All of these requests get behind a subtransaction barrier: abnormal requests are filtered; Normal request, through the barrier. With the use of a subtransaction barrier by the developer, all of the aforementioned exceptions are handled properly, and the business developer only needs to focus on the actual business logic, greatly reducing the burden. Subtransaction barriers provide the ThroughBarrierCall method. The prototype of the method is:

func ThroughBarrierCall(db *sql.DB, transInfo *TransInfo, busiCall BusiFunc)
Copy the code

Business developers, writing their own logic in busiCall, call this function. ThroughBarrierCall Ensures that busiCall is not invoked in empty rollback or suspension scenarios. When the business is called repeatedly, there is idempotent control to ensure that it is only committed once.

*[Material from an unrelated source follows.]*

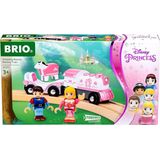 BRIO 32257 speelgoedset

Subtransaction barriers manage TCC, SAGA, XA, transaction messages, etc., and can be extended to other domains

Subtransaction barrier principle

The principle of transaction barrier technology is, in the local database, set up branch sub_trans_barrier transaction state table, the only key to global transaction id – child transaction id – the transaction branch name (try | confirm | cancel)

  • Open the transaction
  • If it is a Try branch, then insert ignore to insert gID-branchID-try, and if the insertion is successful, then intra-barrier logic is called
  • If it is a Confirm branch, insert ignore inserts gID-BranchID-confirm, and if the insertion is successful, intra-barrier logic is invoked
  • If it is the Cancel branch, insert ignore to insert gid-branchID-try, then insert GID-branchid-cancel, and if the try is not inserted and Cancel is inserted successfully, then intra-barrier logic is called
  • The barrier logic returns success, commits the transaction, and returns success
  • The logic inside the barrier returns an error, and the transaction is rolled back

Under this mechanism, the problems related to network exceptions are solved

  • Void compensation control — If the Try is not executed and Cancel is executed directly, then Cancel inserted into gID-BranchID-try succeeds, without going through the logic inside the barrier, ensuring null compensation control
  • Idempotent control – no unique key can be inserted repeatedly in any branch, ensuring that execution is not repeated
  • Anti-suspension control –Try is executed after Cancel, so if the gID-BranchID-try inserted is not successful, it is not executed, ensuring anti-suspension control

A similar mechanism exists for SAGA transactions.

Summary of subtransaction barriers

Invented transaction barrier technology, for the DTM, its significance lies in the design simple and easy to implement algorithms, provides a simple and easy to use interface, at first, its significance lies in the design simple and easy to implement algorithms, provides a simple and easy to use interface, with the help of the two, developers completely liberated from network exception handling.

The technology currently requires a DTM transaction manager, which the SDK is currently available to go developers. SDKS for other languages are being planned. For other distributed transaction frameworks, as long as appropriate distributed transaction information is provided, this technology can be implemented quickly according to the above principles.

conclusion

This article introduces some of the basic theories of distributed transactions, and explains the common distributed transaction schemes. In the second half of the article, it also gives the causes of transaction exceptions, classifications, and elegant solutions.

DTM supports TCC, XA, SAGA, transactional messaging, and maximum-effort notifications (implemented using transactional messaging), providing simple and easy-to-use access. Welcome to visit the DTM project, give a star support!